Prototype, for research purpose only (see License).

Here are the possible additional developments :

Better documentation about the different in-silico controls
conda package release
Check the pipeline with Older (RS II) or newer (Sequel II.v2) data

Tests

There are two ways to run the test : 1) Either you want to test the repository or 2) You want to test your pip installation's correctness.

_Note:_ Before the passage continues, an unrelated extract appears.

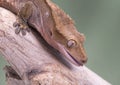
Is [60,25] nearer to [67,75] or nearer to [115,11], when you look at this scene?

Test your local copy of the repository

pytest . # Docstrings should be tested too because of the pytest.ini file at the root

To run the same tests with a coverage analysis :

coverage run -m pytest . -vv && coverage report && coverage html

Test the pip installation

Testing files are not shipped with the pip installation. You can however test your pip-installation from the repository. If you have made a non-editable pip installation, testing your pip installation can be done running :

coverage run -m pytest tests/ --doctest-modules --pyargs smsn -vvv && coverage report && coverage html

FAQ

I was the only user of this software, so this is not really a FAQ, but rather an anticipation of what problems you might face when using this code.

Which model should I use ?

As described in the section above, the --model argument is actually required in the default configuration. You have to indicate yours

Available models are:

P6-C4
SP2-C2
SP3-C2

SP2-C2 is recommended for Sequel I chemistries SP3-C2 is recommanded for Sequel IIv2 chemistries Most RSII user would probably want to use P5-C3 model, which is not supported

Only SP2-C2 (Sequel I) has been tested yet, but the others should work too.

See here for more info.

In case of installation problems

Execute the installation script line by line in a terminal rather than running it in a text file.
Installation can sometimes be slow due to conda-forge. See the detailed explanations for more info. Workardounds :
Don't install smsn in an already existing environment !
Use mamba if conda is really slow. See conda/conda#7239 for more info .
Delete conda-forge and conda-metachannel from your channels if conda is too slow
Use a strict channel priority using conda config --set channel_priority false if conda is too slow
Update conda through conda update -n base conda (Tested with conda 4.10.1)
In your conda configuration, set the "defaults" conda channel at highest priority, followed by the "bioconda" channel, and remove all the others if conda is too slow

References

[1] Beaulaurier, J., Zhang, X. S., Zhu, S., Sebra, R., Rosenbluh, C., Deikus, G., ... & Fang, G. (2015). Single molecule-level detection and long read-based phasing of epigenetic variations in bacterial methylomes. Nature communications, 6(1), 1-12.